Sie rennen durch den Raum, schreien, springen. Sie fallen von Wänden, beißen sich fest, zerreißen Kleider, werfen Steine und umarmen sich. Werden aufgefangen. Gehalten. Eingefangen. Abgeschüttelt. Gedreht. Sie sind wild, ungebremst, nicht unterzukriegen, waghalsig. Sie vertrauen einander und testen die Grenzen des Möglichen aus. Immer wieder. Die Performer:innen – fünf Kinder und zwei Erwachsene – lassen keinen Moment der Konfrontation aus. Angetrieben von der Livemusik einer E-Gitarre werfen sie sich mutig von einem Extrem in das nächste, lassen den Stillstand der vergangenen Monate hinter sich, dulden keine Gleichgültigkeit, riskieren alles in Zeiten, in denen die meistennach Sicherheit suchen. promise me feiert die Sorglosigkeit – in all ihrer Brutalität und Schönheit. Erzählt von der Sehnsucht nach bedeutungsvollen Dingen. Aber auch von den Narben, die sie auf unserer Haut hinterlässt.

Die belgische Tanzkompanie kabinet k der Choreograf:innen Joke Laureyns und Kwint Manshoven wird international hoch geschätzt für ihre beeindruckenden Arbeiten mit generationsübergreifenden Ensembles.
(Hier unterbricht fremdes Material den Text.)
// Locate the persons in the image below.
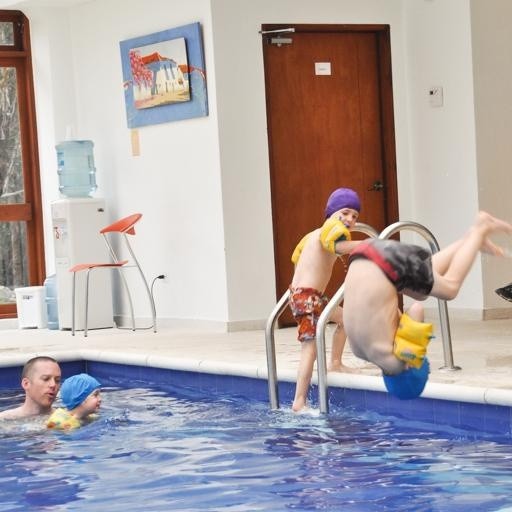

Die Produktionen werden mit den mitwirkenden Kindern in einem intensiven und gleichberechtigten Dialog entwickelt. Nach Monaten pandemiebedingter Einschränkungen und Absagen traf sich das Ensemble wieder. Aus Improvisationen und der Energie des Wiedersehens entstand promise me. Eine temporeiche, schonungslos physische, radikale und poetische Performance. Eine bewegende Hommage der Mutigen und Ungezähmten an die Lebensfreude. Ein berührendes Erlebnis für Kinder von acht bis zwölf Jahren und Erwachsene gleichermaßen.

Eine Produktion von kabinet k & hetpaleis.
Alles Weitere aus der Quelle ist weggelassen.